Leren van incidenten en calamiteiten in de GGZ

De ggz is gewoonlijk niet erg spraakzaam over incidenten met patiënten. Suïcide, moord, brand, grensoverschrijdend gedrag – voor de buitenwacht is het meestal gissen wat er is gebeurd. Met hun boek ‘Veiligheid in de ggz’ geven Alette Kleinsman (psychiater en directeur behandeling bij GGz Breburg) en Nico Kaptein (calamiteitenonderzoeker) een kijkje in de keuken.

Aan de hand van dertien, in verband met de privacy bewerkte, casussen lichten ze toe waarom het regelmatig misloopt binnen instellingen en op welke manier toekomstig leed kan worden voorkomen. De rode draad in hun verhaal: denk niet dat je, door een schuldige aan te wijzen, het probleem hebt opgelost.

Het is toch nogal wiedes dat iemand verantwoordelijk is als er iets misloopt?

Kleinsman: “Mensen die zeggen ‘we zullen de schuldige vinden en die zal gestraft worden’, gaan voorbij aan de context waarbinnen incidenten plaatsvinden. Als je focust op de vraag ‘wie heeft het gedaan’, leidt dat er in de praktijk meestal toe dat de laagste in de hiërarchie de klos is; bijvoorbeeld de verpleegkundige die verkeerde medicatie toedient. Maar degene die de laatste handeling verricht, maakt onderdeel uit van een proces waaraan veel meer mensen bijdragen. Je moet dus dat hele proces onder de loep nemen.”

Kaptein: “Er is geen wetenschappelijk onderzoek bekend waaruit blijkt dat het helpt om ggz-medewerkers te straffen na een fout of vergissing. De maatschappij roept er soms om, en dat kun je als (tucht)rechter willen honoreren, maar de zorg wordt er niet veiliger van. Het helpt wel als leidinggevenden hun verantwoordelijkheid nemen door kritisch naar hun eigen rol te kijken, en uitzoeken waardoor de fout is gemaakt en waarom deze zulke ernstige consequenties kon hebben.”

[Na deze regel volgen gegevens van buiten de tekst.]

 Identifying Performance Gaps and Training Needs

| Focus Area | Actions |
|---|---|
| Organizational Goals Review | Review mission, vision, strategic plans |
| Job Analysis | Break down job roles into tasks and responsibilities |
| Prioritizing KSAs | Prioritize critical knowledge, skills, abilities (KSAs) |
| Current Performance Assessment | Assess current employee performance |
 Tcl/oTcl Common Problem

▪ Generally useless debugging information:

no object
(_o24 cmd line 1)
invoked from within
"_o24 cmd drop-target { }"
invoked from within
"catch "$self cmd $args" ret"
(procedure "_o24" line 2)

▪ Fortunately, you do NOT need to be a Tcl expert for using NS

Ze verwijzen naar de casus van ‘Monique’, een verpleegkundige die deel uitmaakte van een team dat psychische zorg aan huis levert. Dit zogeheten fact-team had ‘Harold’ onder zijn hoede, een patiënt die zelfmoord pleegde. In deze periode vonden er veel wisselingen in het team plaats en waren er in een jaar tijd al drie interim-psychiaters voorbij gekomen, waarvan er een geïrriteerd reageerde als hij werd geconsulteerd.

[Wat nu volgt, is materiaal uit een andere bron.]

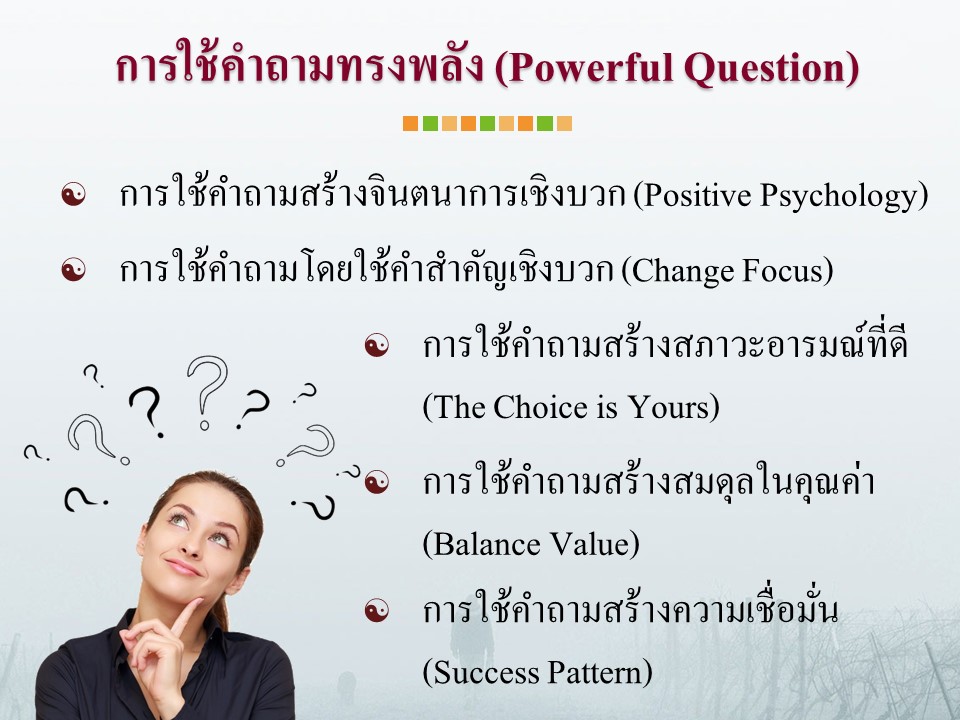 การใช้คำถามทรงพลัง (Powerful Question)

การใช้คำถามสร้างจินตนาการเชิงบวก (Positive Psychology)

การใช้คำถามโดยใช้คำสำคัญเชิงบวก (Change Focus)

การใช้คำถามสร้างสภาวะอารมณ์ที่ดี (The Choice is Yours)

การใช้คำถามสร้างสมดุลในคุณค่า (Balance Value)

การใช้คำถามสร้างความเชื่อมั่น (Success Pattern)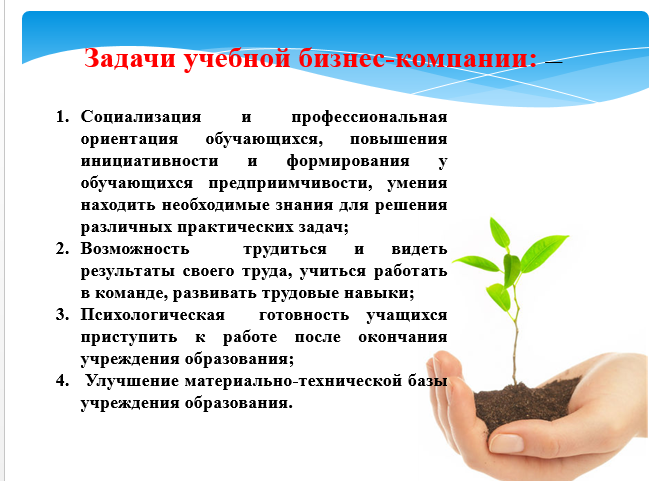 Задачи учебной бизнес-компании: –

1. Социализация и профессиональная ориентация обучающихся, повышения инициативности и формирования у обучающихся предприимчивости, умения находить необходимые знания для решения различных практических задач;
2. Возможность трудиться и видеть результаты своего труда, учиться работать в команде, развивать трудовые навыки;
3. Психологическая готовность учащихся приступить к работе после окончания учреждения образования;
4. Улучшение материально-технической базы учреждения образования.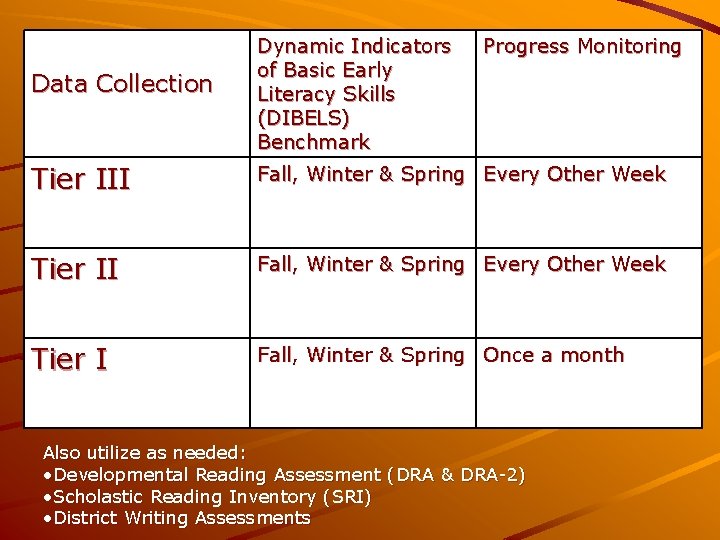 | Data Collection | Dynamic Indicators of Basic Early Literacy Skills (DIBELS) Benchmark | Progress Monitoring |
|---|---|---|
| Tier III | Fall, Winter & Spring | Every Other Week |
| Tier II | Fall, Winter & Spring | Every Other Week |
| Tier I | Fall, Winter & Spring | Once a month |

Also utilize as needed:
•Developmental Reading Assessment (DRA & DRA-2)
•Scholastic Reading Inventory (SRI)
•District Writing Assessments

De verpleegkundigen raakten er daardoor aan gewend ook over moeilijke kwesties onderling te overleggen. Toen Monique vertelde dat ze betwijfelde of Harold zijn medicatie nog wel innam en dat hij verkapte suïcidale uitspraken deed, besloot het team dat er voortaan elke dag iemand bij Harold langs moest gaan. Die nacht sprong hij voor de trein.

De volgende dag werd Monique onmiddellijk op non-actief gesteld omdat ze verzuimd had een psychiater in te schakelen. Volgens het onderzoek dat daarna werd gedaan, was dat inderdaad de cruciale fout. De raad van bestuur besloot daarom maatregelen tegen Monique te nemen, maar toen had ze haar baan al opgezegd. Snel daarna zocht meer dan de helft van het team elders emplooi.

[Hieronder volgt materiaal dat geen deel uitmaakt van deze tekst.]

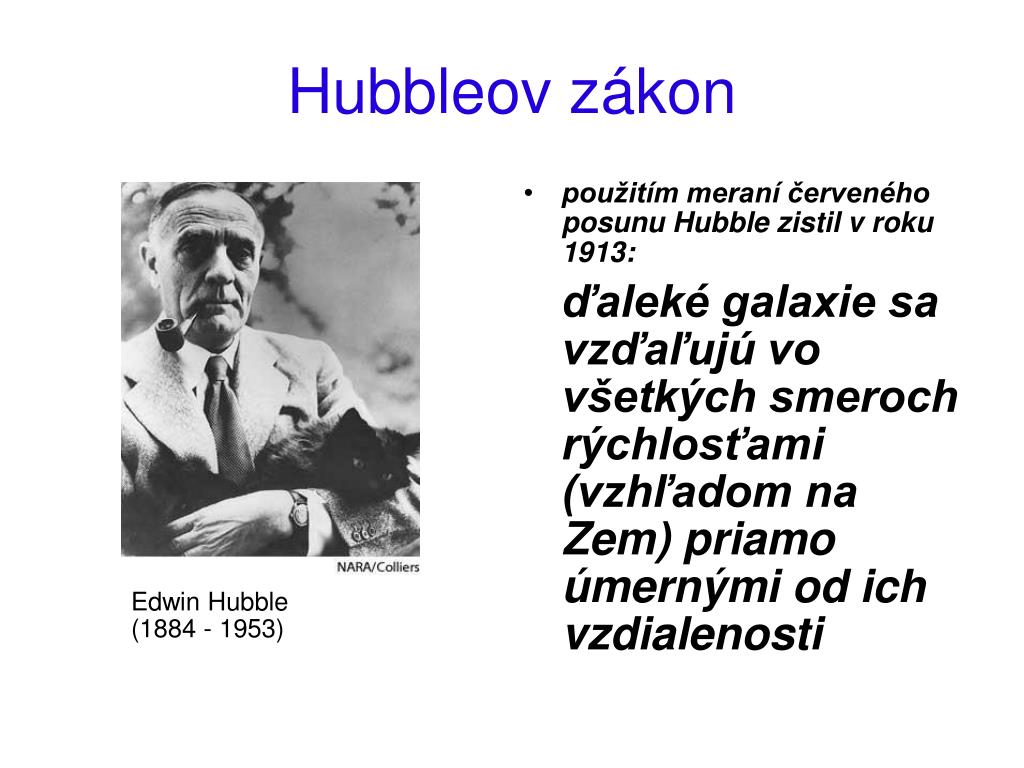 Hubbleov zákon

NARA/Colliers

Edwin Hubble
(1884 - 1953)

• použitím meraní červeného posunu Hubble zistil v roku 1913:

ďaleké galaxie sa vzďaľujú vo všetkých smeroch rýchlosťami (vzhľadom na Zem) priamo úmernými od ich vzdialenosti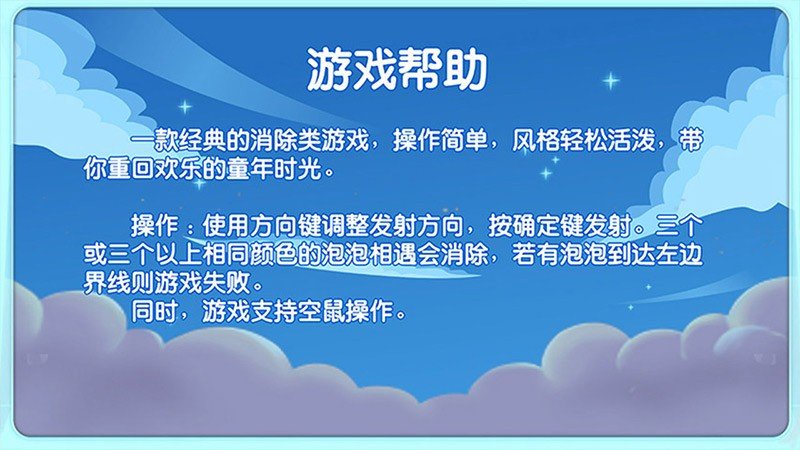 游戏帮助

一款经典的消除类游戏，操作简单，风格轻松活泼，带你重回欢乐的童年时光。

操作：使用方向键调整发射方向，按确定键发射。三个或三个以上相同颜色的泡泡相遇会消除，若有泡泡到达左边界线则游戏失败。

同时，游戏支持空鼠操作。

Kleinsman: “Het onderzoek was alleen maar gericht op het vinden van een schuldige, iets wat helaas vaker voorkomt als er in de ggz onderzoek wordt gedaan naar incidenten. Er werd niet doorgevraagd naar de werkcultuur en werkomstandigheden van het team, en ook niet naar de geschiedenis die daaraan voorafging. Het nettoresultaat was dat de meest bevlogen hulpverleners vertrokken – ook dat zie je vaker. Monique werkt zelfs helemaal niet meer in de zorg.”

Jullie spreken in dit verband van second victims, maar wat schiet je ermee op als je van iederéén een slachtoffer maakt?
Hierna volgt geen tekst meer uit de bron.